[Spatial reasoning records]
○ ○ ○

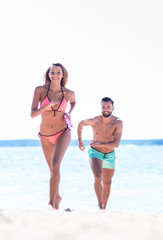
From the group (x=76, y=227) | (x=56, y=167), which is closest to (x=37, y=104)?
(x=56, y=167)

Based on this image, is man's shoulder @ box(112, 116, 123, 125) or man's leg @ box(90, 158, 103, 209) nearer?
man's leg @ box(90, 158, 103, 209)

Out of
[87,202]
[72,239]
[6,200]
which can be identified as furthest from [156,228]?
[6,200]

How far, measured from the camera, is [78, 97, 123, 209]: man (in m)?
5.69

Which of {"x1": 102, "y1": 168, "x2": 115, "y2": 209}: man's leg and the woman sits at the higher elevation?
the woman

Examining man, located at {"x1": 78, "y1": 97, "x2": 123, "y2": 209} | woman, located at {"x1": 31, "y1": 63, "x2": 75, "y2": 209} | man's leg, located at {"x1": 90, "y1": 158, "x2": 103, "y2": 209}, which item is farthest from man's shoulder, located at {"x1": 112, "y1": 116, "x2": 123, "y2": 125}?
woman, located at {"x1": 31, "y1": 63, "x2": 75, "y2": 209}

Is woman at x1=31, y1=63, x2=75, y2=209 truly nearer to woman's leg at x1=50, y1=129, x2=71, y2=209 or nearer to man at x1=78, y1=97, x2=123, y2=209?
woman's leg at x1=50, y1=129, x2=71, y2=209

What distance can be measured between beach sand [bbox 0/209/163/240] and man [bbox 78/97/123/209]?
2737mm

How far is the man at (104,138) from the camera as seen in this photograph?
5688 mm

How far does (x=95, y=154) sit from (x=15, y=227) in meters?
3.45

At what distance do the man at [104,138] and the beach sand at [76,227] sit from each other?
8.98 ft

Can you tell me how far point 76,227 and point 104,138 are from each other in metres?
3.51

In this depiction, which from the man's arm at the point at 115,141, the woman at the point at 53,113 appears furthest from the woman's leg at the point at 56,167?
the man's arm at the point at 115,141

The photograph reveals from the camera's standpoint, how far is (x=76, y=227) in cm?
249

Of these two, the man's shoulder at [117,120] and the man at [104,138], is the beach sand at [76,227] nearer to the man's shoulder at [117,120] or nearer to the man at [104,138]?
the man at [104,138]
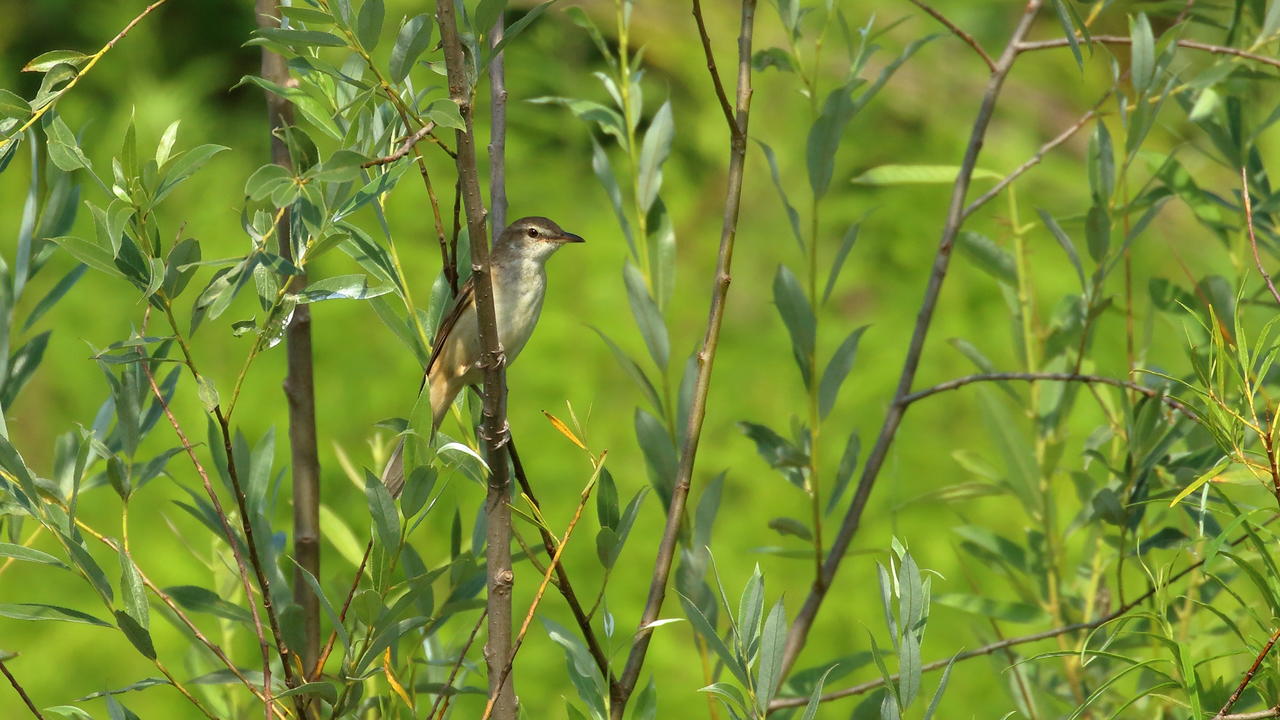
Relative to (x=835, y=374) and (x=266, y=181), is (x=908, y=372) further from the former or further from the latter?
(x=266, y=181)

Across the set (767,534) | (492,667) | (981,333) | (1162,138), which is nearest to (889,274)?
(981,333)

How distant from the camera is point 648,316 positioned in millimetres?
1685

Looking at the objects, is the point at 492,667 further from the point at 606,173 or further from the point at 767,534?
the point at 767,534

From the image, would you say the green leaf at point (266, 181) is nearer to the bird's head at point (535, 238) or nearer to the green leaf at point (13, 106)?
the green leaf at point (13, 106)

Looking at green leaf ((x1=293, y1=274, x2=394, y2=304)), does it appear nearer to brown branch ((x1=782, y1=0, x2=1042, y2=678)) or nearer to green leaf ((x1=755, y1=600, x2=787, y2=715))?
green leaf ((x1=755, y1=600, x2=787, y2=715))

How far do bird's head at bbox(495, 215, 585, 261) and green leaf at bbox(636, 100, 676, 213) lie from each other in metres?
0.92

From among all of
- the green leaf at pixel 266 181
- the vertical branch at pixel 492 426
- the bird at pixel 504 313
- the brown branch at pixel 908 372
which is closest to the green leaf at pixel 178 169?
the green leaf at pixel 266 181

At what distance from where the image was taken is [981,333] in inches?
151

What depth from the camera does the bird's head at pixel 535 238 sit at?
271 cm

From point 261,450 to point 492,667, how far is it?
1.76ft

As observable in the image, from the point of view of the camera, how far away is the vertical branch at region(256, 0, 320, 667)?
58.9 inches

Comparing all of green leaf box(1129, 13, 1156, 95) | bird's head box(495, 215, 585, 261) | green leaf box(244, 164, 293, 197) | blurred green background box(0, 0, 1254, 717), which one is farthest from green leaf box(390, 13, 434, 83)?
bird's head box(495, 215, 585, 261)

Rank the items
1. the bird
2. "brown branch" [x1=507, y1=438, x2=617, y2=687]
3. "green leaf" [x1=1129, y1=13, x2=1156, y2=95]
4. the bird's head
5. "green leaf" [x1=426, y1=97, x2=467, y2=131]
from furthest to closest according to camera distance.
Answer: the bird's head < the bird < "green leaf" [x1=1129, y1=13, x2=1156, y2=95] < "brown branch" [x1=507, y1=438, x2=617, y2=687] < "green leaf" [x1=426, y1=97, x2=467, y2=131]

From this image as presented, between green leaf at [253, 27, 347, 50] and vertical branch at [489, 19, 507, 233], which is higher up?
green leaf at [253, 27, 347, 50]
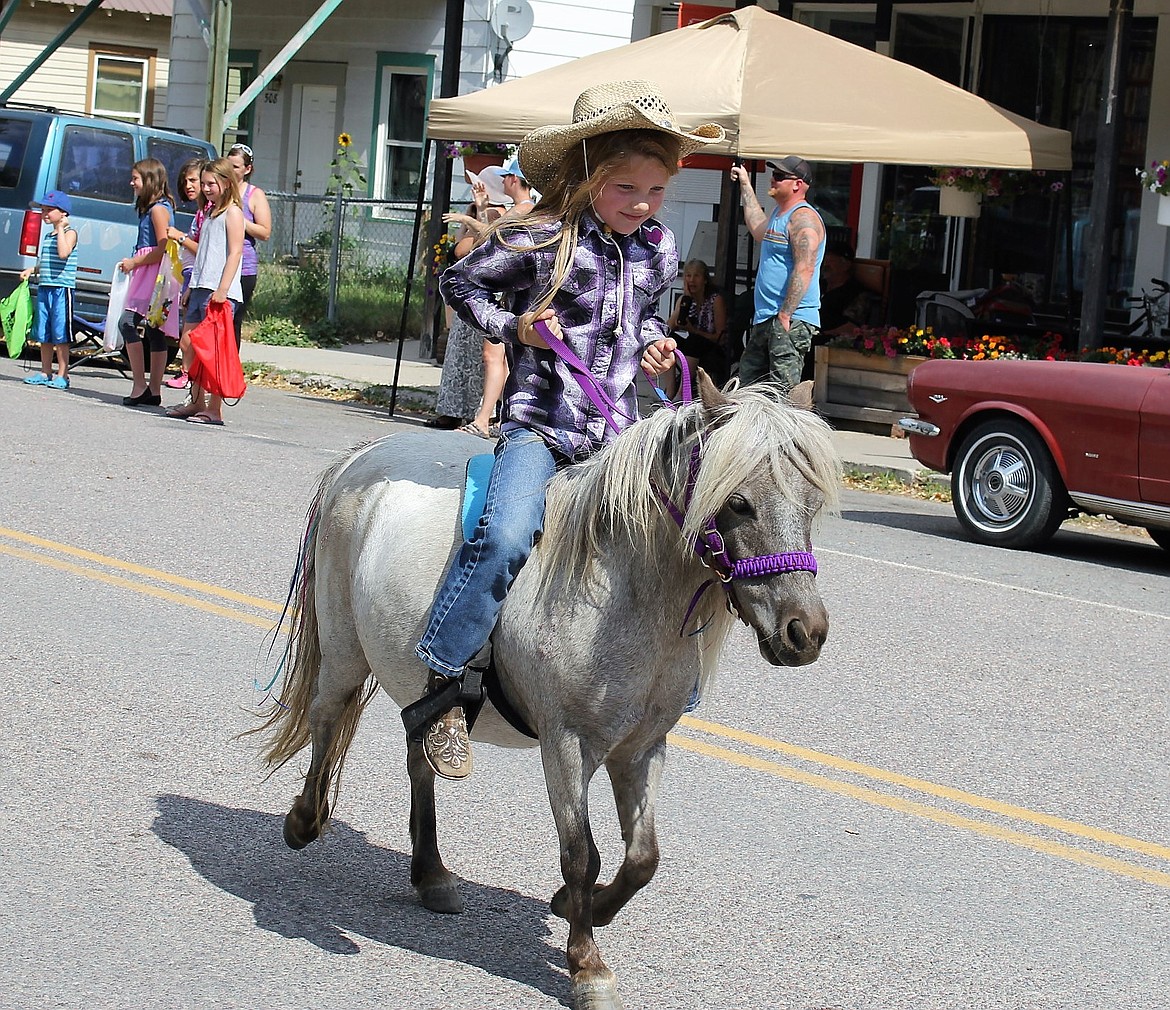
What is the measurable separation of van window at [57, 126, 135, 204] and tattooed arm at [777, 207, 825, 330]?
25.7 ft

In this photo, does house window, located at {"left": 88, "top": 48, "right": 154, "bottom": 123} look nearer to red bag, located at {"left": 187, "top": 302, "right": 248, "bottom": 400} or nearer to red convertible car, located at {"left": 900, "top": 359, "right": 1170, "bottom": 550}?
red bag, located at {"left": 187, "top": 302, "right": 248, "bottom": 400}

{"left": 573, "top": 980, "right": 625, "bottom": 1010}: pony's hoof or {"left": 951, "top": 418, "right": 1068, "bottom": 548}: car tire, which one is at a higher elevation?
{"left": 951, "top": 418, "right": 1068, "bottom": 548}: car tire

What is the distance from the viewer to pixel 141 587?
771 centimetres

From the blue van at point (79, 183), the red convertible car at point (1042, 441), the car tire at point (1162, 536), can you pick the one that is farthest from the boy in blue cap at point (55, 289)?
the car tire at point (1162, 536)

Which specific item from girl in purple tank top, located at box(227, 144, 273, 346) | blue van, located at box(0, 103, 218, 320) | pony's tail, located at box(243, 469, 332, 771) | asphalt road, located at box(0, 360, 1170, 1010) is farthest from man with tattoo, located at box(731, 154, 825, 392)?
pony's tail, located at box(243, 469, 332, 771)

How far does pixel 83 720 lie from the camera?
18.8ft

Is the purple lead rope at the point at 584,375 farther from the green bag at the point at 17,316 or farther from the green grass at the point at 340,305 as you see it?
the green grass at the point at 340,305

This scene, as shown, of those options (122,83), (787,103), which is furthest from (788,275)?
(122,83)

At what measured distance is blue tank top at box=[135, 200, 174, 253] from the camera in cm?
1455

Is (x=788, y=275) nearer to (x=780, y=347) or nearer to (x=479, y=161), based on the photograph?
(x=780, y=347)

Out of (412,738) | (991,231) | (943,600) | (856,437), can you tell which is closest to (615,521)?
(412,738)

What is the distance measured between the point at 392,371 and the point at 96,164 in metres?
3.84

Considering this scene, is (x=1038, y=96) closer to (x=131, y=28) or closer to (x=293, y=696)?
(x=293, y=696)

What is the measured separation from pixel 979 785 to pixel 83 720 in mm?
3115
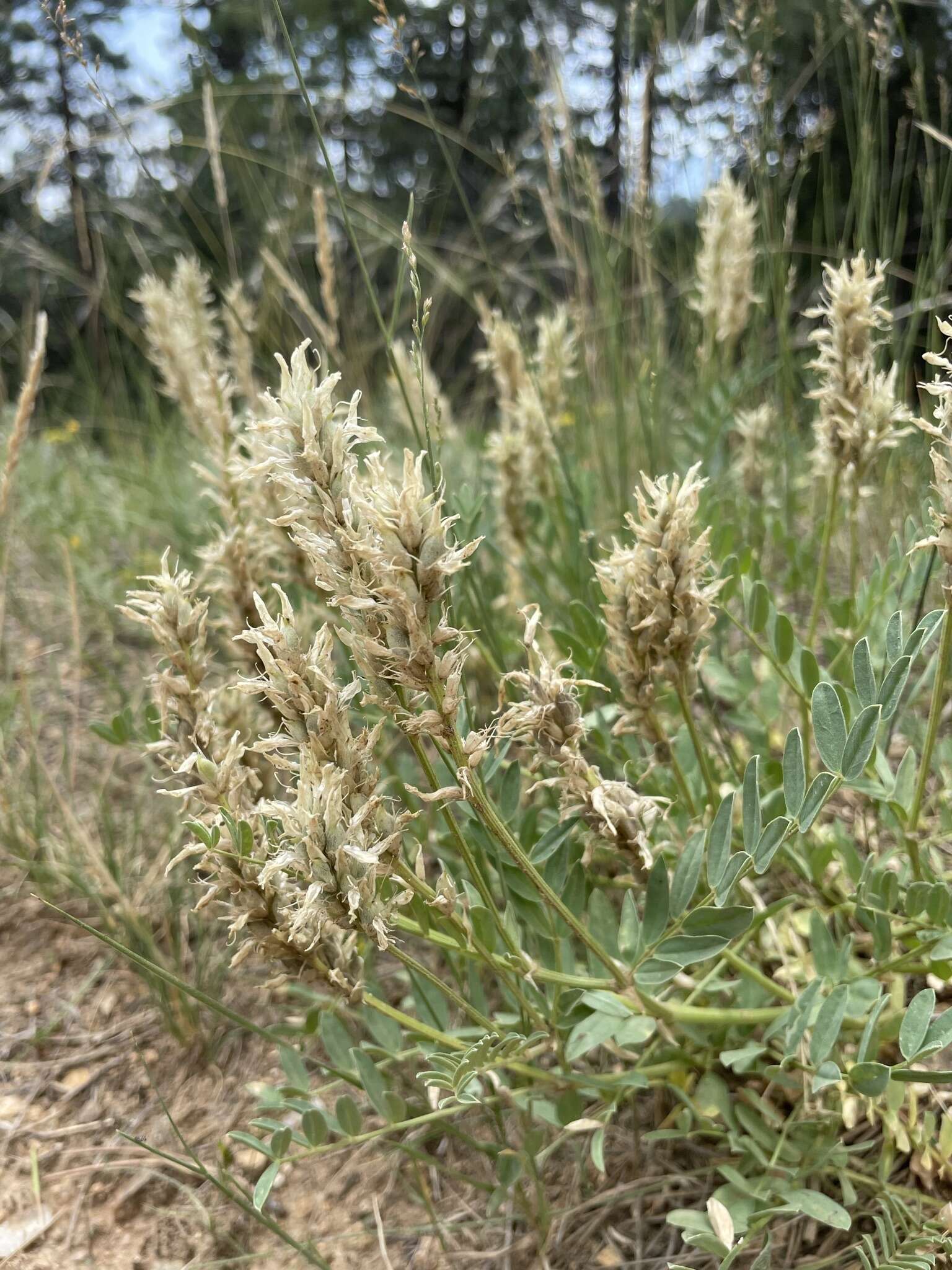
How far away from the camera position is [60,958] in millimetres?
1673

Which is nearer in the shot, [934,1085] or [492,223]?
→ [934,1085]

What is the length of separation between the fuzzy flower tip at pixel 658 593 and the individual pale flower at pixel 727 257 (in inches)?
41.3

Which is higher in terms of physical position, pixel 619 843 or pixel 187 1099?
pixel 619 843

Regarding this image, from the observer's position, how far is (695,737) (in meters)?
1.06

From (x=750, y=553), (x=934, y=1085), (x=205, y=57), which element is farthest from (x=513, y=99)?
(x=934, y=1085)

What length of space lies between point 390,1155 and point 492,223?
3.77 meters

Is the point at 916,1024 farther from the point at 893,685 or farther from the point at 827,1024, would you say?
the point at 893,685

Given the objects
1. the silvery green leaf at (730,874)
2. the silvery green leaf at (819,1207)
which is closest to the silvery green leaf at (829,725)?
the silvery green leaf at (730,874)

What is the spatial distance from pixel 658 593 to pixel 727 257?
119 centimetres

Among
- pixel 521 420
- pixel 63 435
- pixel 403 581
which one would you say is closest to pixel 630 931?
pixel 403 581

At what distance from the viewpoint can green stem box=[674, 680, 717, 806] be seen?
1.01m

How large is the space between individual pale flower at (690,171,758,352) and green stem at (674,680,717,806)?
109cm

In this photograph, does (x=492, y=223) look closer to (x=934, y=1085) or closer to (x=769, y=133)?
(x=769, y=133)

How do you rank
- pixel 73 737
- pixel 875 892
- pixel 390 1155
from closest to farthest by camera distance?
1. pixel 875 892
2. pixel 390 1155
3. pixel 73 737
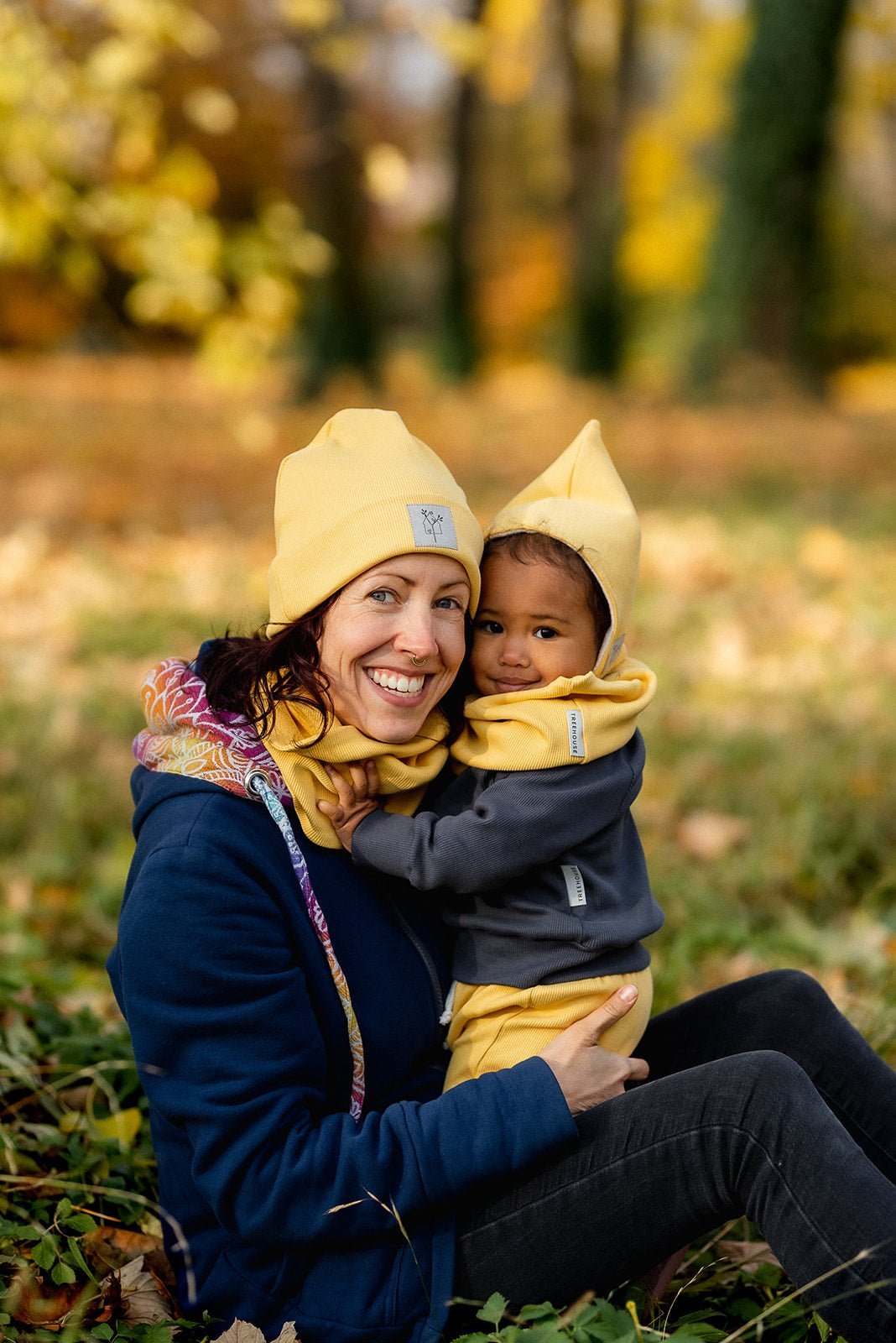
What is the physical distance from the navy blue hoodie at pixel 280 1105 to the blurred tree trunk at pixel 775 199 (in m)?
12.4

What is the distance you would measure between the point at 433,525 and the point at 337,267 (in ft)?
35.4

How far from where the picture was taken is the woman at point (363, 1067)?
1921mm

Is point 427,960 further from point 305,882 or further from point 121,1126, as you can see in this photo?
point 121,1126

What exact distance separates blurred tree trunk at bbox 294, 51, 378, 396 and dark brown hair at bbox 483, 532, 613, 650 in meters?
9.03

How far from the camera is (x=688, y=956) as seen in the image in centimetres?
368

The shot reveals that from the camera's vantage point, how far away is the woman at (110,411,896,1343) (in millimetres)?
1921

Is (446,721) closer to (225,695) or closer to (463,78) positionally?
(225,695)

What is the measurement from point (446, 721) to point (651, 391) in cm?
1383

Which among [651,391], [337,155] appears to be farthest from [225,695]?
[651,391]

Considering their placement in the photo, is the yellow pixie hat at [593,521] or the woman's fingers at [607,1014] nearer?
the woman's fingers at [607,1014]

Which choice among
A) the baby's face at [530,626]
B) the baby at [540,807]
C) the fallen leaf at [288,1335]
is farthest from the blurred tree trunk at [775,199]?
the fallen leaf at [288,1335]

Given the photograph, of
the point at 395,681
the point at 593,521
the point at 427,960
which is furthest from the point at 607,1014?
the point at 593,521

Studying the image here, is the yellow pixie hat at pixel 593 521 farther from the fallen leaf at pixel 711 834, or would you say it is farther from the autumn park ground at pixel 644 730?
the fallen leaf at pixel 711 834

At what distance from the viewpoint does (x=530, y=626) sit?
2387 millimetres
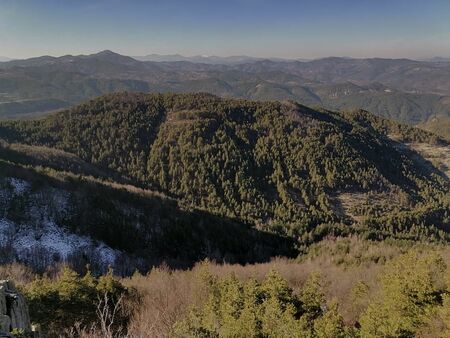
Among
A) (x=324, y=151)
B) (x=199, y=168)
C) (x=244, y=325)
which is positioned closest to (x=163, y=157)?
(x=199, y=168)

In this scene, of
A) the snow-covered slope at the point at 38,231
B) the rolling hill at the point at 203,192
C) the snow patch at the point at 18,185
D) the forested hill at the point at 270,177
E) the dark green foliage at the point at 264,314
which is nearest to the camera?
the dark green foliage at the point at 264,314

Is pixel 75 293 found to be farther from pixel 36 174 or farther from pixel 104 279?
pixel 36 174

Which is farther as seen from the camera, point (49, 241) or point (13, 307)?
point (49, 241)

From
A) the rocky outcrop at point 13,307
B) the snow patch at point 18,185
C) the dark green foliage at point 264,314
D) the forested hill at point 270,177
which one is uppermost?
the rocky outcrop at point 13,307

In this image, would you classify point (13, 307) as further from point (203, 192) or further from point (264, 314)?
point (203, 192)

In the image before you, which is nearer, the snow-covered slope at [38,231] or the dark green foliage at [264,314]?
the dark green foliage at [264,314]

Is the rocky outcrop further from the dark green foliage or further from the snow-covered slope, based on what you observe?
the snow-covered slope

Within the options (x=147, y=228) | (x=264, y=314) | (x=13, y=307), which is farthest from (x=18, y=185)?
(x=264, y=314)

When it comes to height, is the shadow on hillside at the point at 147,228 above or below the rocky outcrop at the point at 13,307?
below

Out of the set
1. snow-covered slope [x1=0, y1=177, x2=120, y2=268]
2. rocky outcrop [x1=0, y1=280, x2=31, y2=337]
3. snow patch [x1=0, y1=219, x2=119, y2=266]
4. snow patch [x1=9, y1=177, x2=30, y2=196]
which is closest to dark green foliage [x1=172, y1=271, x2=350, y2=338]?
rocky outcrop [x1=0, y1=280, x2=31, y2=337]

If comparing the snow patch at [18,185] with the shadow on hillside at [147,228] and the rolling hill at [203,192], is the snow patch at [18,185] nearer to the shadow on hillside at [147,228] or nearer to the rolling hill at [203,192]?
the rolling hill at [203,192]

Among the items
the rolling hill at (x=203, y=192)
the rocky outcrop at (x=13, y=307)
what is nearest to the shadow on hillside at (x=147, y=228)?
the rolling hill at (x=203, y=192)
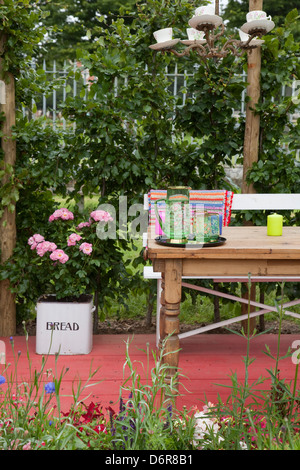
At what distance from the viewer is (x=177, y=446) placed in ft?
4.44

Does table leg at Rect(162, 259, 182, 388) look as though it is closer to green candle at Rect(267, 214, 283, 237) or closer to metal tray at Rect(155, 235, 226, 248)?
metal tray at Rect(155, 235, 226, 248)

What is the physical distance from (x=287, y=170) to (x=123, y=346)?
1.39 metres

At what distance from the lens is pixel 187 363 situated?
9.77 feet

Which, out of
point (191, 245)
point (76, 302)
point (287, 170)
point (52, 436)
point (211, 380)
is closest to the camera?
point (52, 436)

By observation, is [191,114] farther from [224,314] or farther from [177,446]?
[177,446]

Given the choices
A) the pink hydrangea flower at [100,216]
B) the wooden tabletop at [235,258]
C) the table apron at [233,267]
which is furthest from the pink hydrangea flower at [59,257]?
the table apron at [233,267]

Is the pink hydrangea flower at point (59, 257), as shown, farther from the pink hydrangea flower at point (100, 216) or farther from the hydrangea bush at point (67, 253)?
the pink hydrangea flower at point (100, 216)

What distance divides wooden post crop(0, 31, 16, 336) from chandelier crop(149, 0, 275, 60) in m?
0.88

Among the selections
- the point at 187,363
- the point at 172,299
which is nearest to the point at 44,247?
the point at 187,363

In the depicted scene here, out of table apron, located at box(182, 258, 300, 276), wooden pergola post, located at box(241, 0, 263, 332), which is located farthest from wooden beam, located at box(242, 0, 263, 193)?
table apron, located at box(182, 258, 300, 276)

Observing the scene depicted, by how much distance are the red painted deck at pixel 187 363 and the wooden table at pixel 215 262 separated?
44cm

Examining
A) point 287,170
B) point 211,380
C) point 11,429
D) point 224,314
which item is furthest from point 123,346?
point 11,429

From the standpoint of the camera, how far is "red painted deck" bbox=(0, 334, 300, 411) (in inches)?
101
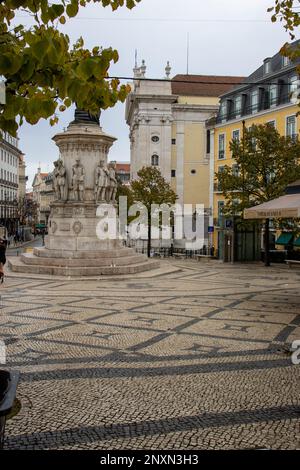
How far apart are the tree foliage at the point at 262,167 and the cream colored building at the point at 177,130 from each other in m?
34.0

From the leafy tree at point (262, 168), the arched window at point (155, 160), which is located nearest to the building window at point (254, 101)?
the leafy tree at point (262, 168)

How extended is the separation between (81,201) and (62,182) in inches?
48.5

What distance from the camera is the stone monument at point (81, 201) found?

○ ○ ○

No pictures belong in the copy; quote exactly the lines from the line containing "Is the pink" through the final line of the material, both ends included.

• **RESULT BELOW**:
Is the pink hydrangea flower at point (59, 257), as shown, farther from the pink hydrangea flower at point (100, 216) or farther from the hydrangea bush at point (67, 253)?
the pink hydrangea flower at point (100, 216)

What distance divides wooden post crop(0, 31, 16, 336) from chandelier crop(149, 0, 275, 60) in m?
0.88

Among the selections
- the point at 187,363
- the point at 172,299
which is nearest to the point at 44,247?
the point at 187,363

In the depicted scene here, out of table apron, located at box(182, 258, 300, 276), wooden pergola post, located at box(241, 0, 263, 332), which is located farthest from wooden beam, located at box(242, 0, 263, 193)?
table apron, located at box(182, 258, 300, 276)

Observing the scene depicted, by how much distance are the red painted deck at pixel 187 363 and the wooden table at pixel 215 262 separated?
44cm

Examining
A) point 287,170
B) point 211,380
C) point 11,429
D) point 224,314
which item is furthest from point 123,346?
point 11,429

From the standpoint of the camera, how far is "red painted deck" bbox=(0, 334, 300, 411) (in inches)?
101
How far apart are the tree foliage at the point at 262,167 and the cream colored building at the point at 177,130 from each other in m?
34.0

From the leafy tree at point (262, 168), the arched window at point (155, 160), which is located nearest to the building window at point (254, 101)?
the leafy tree at point (262, 168)

How extended is the separation between (81,201) and (62,182) in inches?
48.5

What distance from the camera is the stone monument at point (81, 201) found?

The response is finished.